PyData Global 2022

Building an ML Application Platform from the Ground Up
12-03, 08:30–09:00 (UTC), Talk Track I

The value of an ML model is not realized until it is deployed and served in production. Building an ML application is more challenging compared to a traditional application due to the added complexities from models and data in addition to the application code. Using web serving frameworks (e.g. FastAPI) can work for the simple cases but falls short for performance and efficiency. Alternatively, using pre-packaged models servers (e.g. Triton Inference Server) can be ideal for low-latency serving and resource utilization but lacks flexibility in defining custom logic and dependency. BentoML abstracts the complexities by creating separate runtimes for IO-intensive preprocessing logic and compute-intensive model inference logic. Simultaneously, BentoML offers an intuitive and flexible Python-first SDK for defining custom preprocessing logic, orchestrating multi-model inference, and integrating with other frameworks in the MLOps ecosystem.
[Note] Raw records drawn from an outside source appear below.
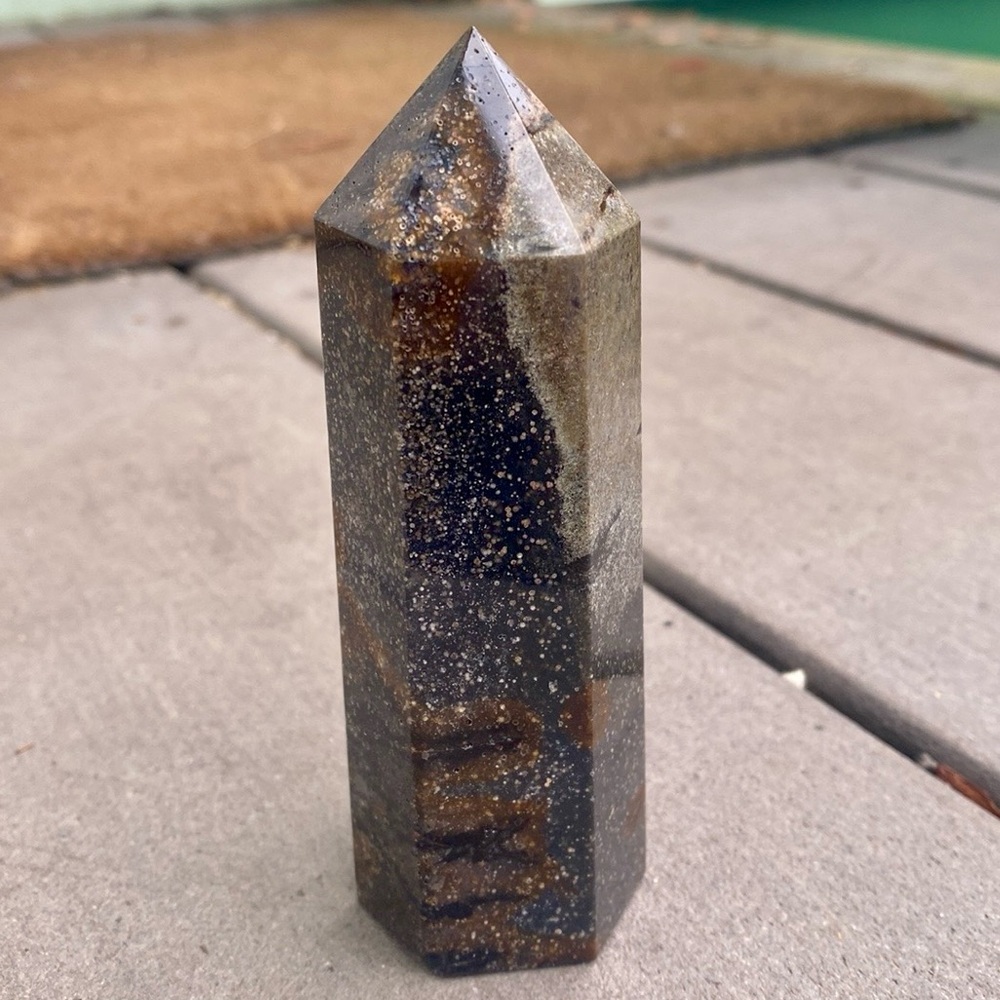 Starry Sky Agate Hexagonal Tower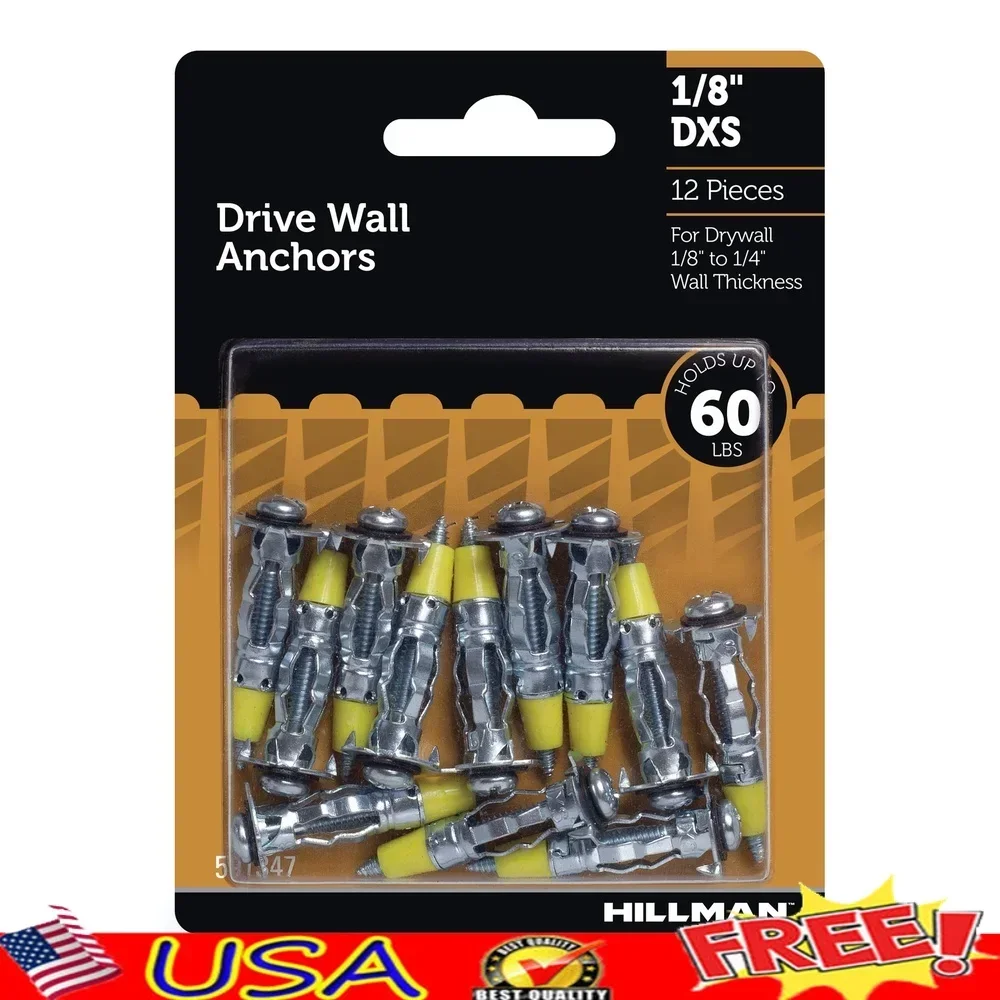 Drive Wall Anchors 12 Pack 1/8 Inch Steel Zinc Finish Easy Installation 60lbs Load Limit Drywall Use No Pre-Drilling
Drive Wall Anchors 12 Pack 1/8 Inch Steel Zinc Finish Easy Installation 60lbs Load Limit Drywall Use No Pre-Drilling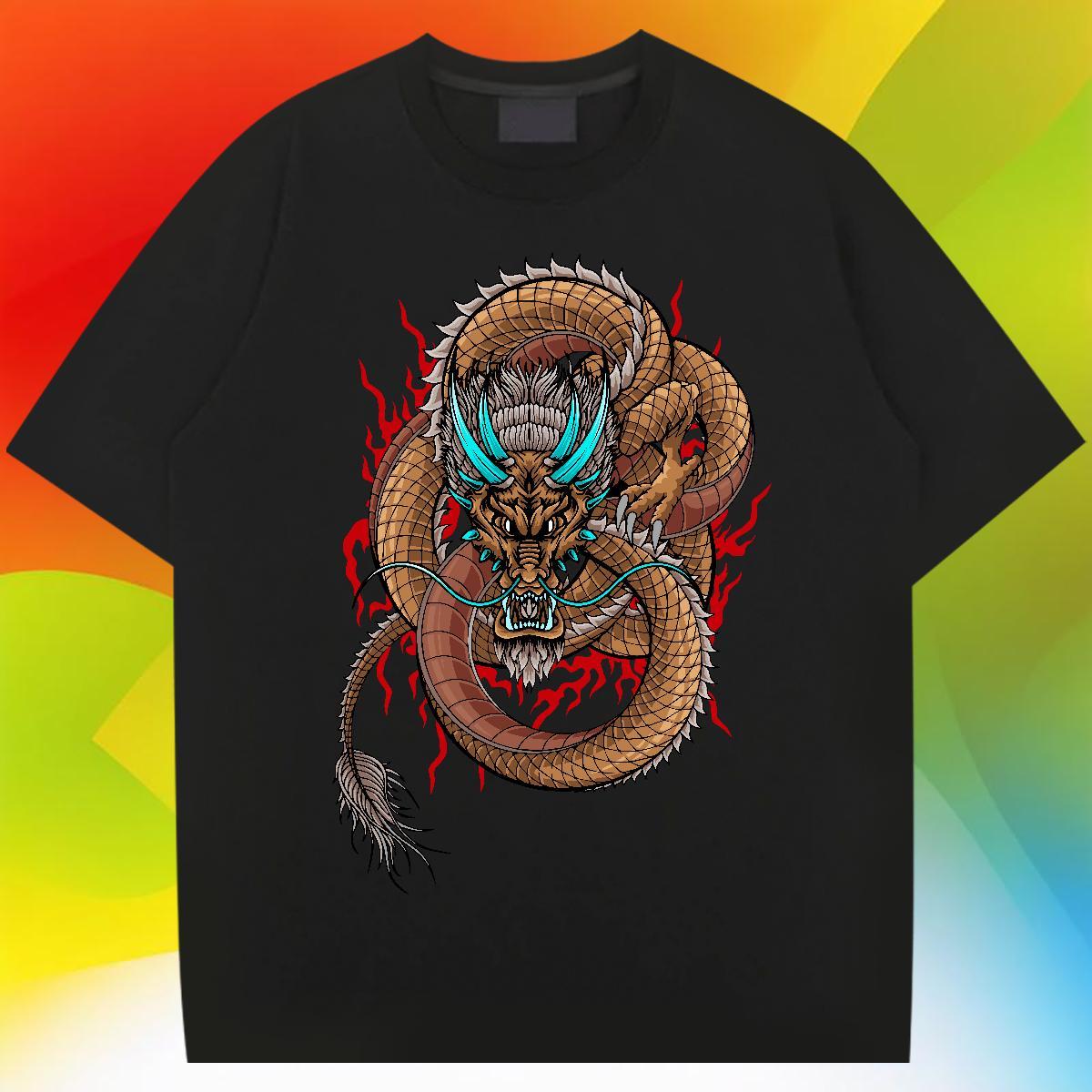 Cool Couples T Shirts Spring Summer 100% Cotton 230g Custom Cartoon O-Neck Short Sleeve dragon Men T Shirts 2024 Designer Tees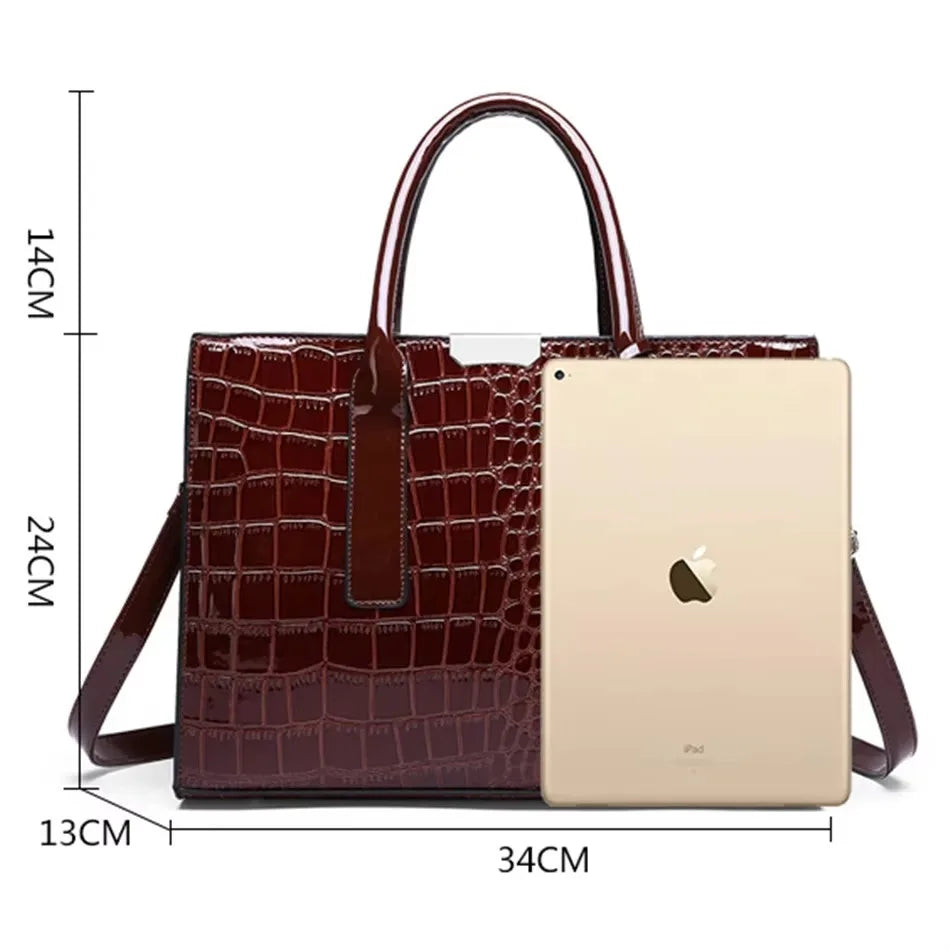 Luxury Handbag Fashion Print Large Capacity Soft Leather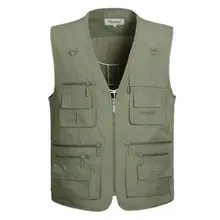 Zozowang, мужской повседневный жилет с несколькими карманами, хлопковые мужские жилеты, обычные, пять цветов, плюс большой размер, 5XL, жилет для мужчин, летние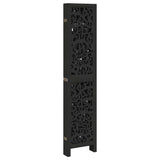 Room Divider 6 Panels Black Solid Wood Paulownia 358762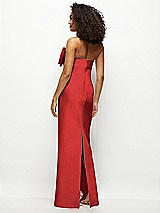 Rear View Thumbnail - Poppy Red Strapless Satin Column Maxi Dress with Oversized Handcrafted Bow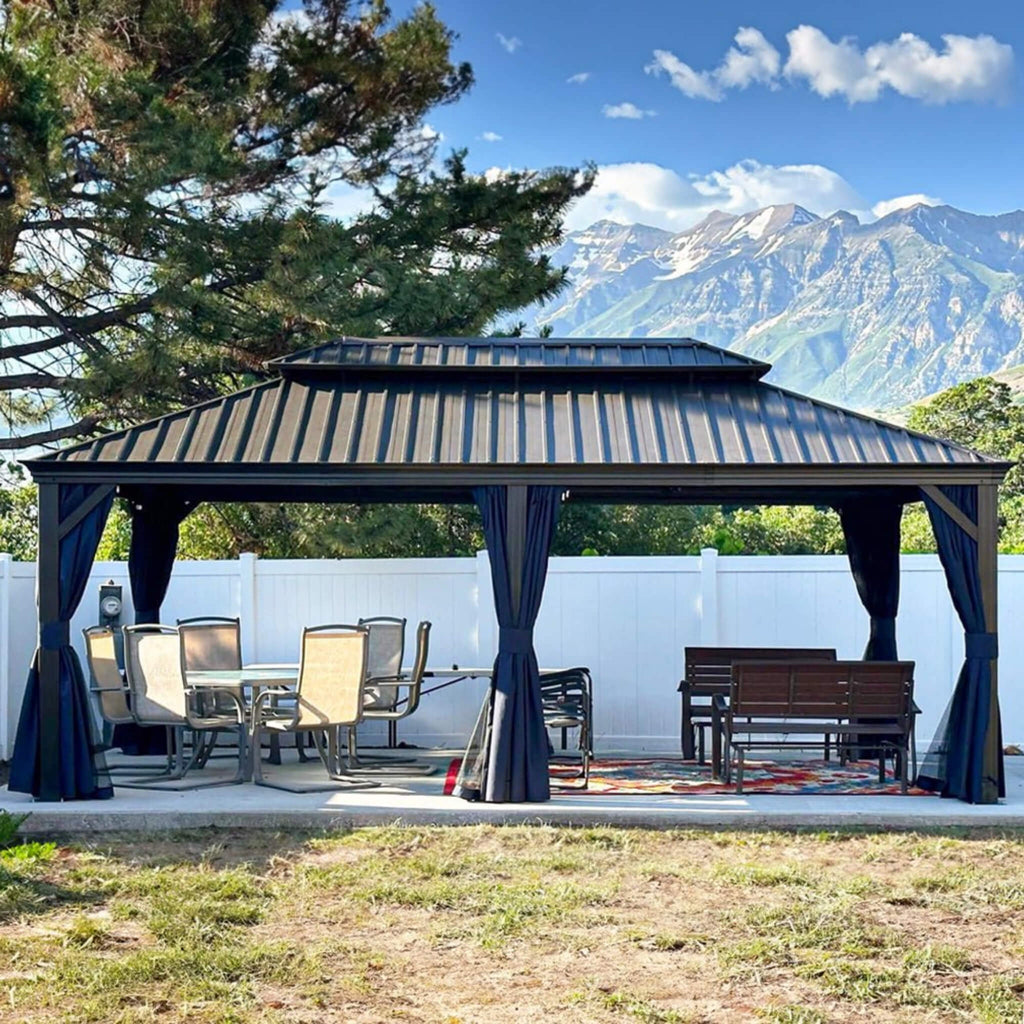 [12X20FT] Heavy-Duty Outdoor Backyard Hardtop Gazebo With Netting And Curtains (SAK18352) - Saksby Wholesale - Navy Blue Lifestyle Front View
BentoML is an open source ML application platform that simplifies model packaging and model management, optimizes model serving workloads to run at production scale, and accelerates the creation, deployment, and monitoring of prediction services. BentoML has an active community of Data Scientists, Engineers, and ML Practitioners around the world with over 1600 members. After studying hundreds of model serving use cases in our community, we would like to share our learning and considerations that went into building and evolving BentoML. The talk begins with simple use cases with considerations of choosing programming languages and frameworks, and expands into complex requirements like performance, resource utilization, multi-model orchestration, monitoring and feedback cycles. The talk will also discuss how BentoML solves the above challenges with real world examples.


Prior Knowledge Expected

No previous knowledge expected

Sean Sheng is the Head of Engineering at BentoML supporting product design, development and roadmap. Prior to joining, he led engineering teams in the Service Infrastructure org at LinkedIn responsible for building the platform that powers all backend distributed services at LinkedIn.